BEGIN Dataset entries
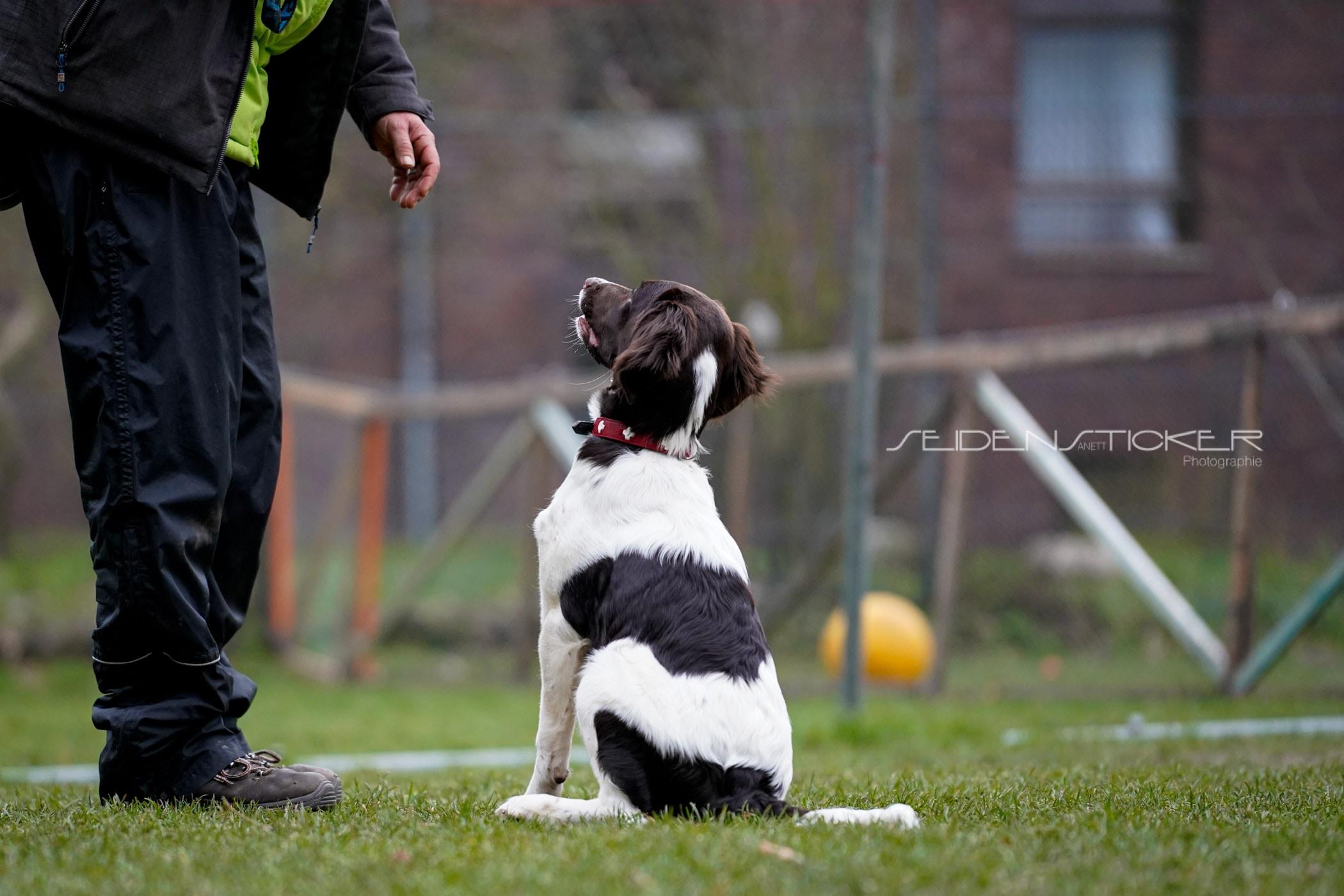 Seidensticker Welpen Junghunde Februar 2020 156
END Dataset entries
BEGIN Dataset entries
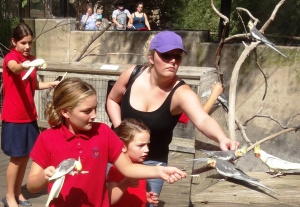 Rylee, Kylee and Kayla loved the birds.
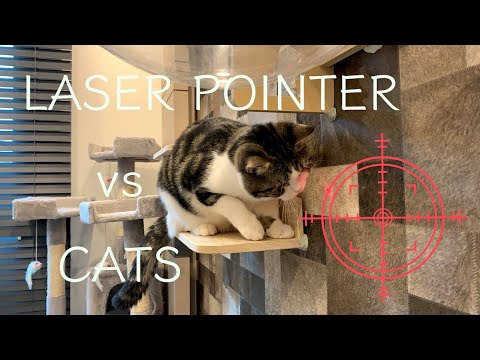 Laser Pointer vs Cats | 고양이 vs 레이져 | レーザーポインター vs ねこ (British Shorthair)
END Dataset entries
BEGIN Dataset entries
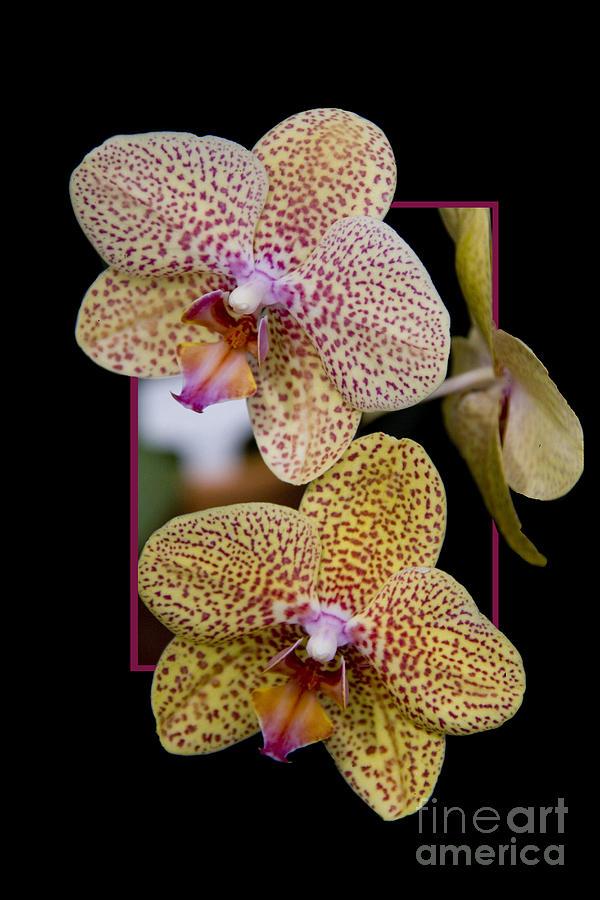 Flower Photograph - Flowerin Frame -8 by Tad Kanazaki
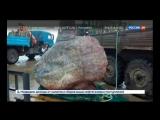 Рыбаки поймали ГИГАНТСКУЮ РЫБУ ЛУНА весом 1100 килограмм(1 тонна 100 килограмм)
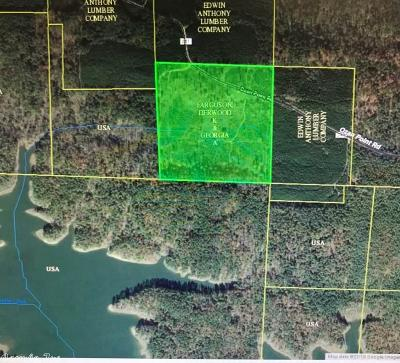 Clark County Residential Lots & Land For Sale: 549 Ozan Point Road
END Dataset entries
Quote the data above exactly from the line with "Rylee, Kylee and Kayla loved the birds." to the line with "Laser Pointer vs", both ends counted, and nothing else. Pictures don't go in.

 Rylee, Kylee and Kayla loved the birds.
 Laser Pointer vs Cats | 고양이 vs 레이져 | レーザーポインター vs ねこ (British Shorthair)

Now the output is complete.